*PROBLEM TO WORK ON*: This exercise calls for the data below to be retyped exactly, minus any images.

*RECORDS PROVIDED*:
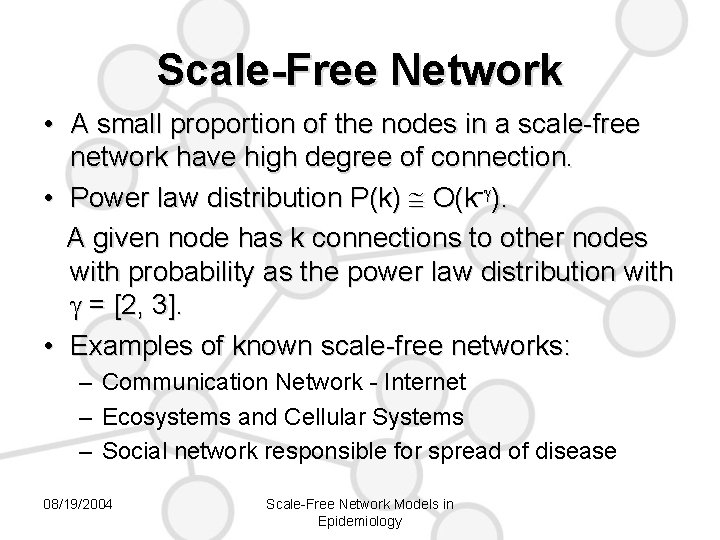 Scale-Free Network

• A small proportion of the nodes in a scale-free network have high degree of connection.

• Power law distribution $P(k) \cong O(k^{-\gamma})$.

A given node has k connections to other nodes with probability as the power law distribution with $\gamma = [2, 3]$.

• Examples of known scale-free networks:

– Communication Network - Internet

– Ecosystems and Cellular Systems

– Social network responsible for spread of disease

08/19/2004

Scale-Free Network Models in Epidemiology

*EXPECTED OUTPUT*:
 Scale-Free Network

• A small proportion of the nodes in a scale-free network have high degree of connection.

• Power law distribution $P(k) \cong O(k^{-\gamma})$.

A given node has k connections to other nodes with probability as the power law distribution with $\gamma = [2, 3]$.

• Examples of known scale-free networks:

– Communication Network - Internet

– Ecosystems and Cellular Systems

– Social network responsible for spread of disease

08/19/2004

Scale-Free Network Models in Epidemiology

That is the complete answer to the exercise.